The task: Rewrite the part of the records that opens with the line containing "In the picture, does" and runs through the end of the records, keeping every line and the requests, but decrease each number in the answers by 46, both the point coordinates and the distance in centimeters.

[Start Exercise materials]

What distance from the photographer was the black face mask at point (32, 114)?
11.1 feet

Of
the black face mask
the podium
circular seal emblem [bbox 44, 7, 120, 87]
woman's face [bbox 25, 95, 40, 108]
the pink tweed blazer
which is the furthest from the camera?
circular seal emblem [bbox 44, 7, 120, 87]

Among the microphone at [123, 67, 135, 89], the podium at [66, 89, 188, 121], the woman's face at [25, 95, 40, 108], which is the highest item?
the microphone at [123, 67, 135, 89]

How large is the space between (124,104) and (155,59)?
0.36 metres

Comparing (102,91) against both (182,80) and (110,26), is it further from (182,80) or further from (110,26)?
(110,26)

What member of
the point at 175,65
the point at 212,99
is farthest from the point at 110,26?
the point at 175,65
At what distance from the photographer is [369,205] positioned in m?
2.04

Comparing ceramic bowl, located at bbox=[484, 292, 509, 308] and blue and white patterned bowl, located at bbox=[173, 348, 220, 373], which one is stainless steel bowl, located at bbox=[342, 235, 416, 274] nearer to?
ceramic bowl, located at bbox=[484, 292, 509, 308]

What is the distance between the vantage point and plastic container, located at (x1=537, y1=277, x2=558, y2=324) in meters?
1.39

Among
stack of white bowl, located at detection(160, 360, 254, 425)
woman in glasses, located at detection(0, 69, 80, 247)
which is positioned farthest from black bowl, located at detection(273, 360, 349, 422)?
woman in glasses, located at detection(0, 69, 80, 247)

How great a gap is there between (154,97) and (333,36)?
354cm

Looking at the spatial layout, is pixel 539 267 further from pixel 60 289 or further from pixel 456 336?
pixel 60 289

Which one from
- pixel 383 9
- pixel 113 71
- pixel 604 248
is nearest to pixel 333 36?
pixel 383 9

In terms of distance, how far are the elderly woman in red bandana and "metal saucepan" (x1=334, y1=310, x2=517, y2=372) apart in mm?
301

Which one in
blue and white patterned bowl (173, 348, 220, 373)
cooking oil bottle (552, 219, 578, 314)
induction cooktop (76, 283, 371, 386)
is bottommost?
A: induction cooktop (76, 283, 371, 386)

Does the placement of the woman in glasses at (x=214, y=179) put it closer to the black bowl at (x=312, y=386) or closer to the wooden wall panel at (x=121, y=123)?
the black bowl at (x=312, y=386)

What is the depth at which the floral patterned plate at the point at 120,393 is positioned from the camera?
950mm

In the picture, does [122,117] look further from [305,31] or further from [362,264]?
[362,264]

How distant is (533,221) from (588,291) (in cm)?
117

[End Exercise materials]

Result below:
In the picture, does [122,117] look further from [305,31] or further from [362,264]?
[316,218]

How distant is (533,221) from (588,291) (in cm)?
71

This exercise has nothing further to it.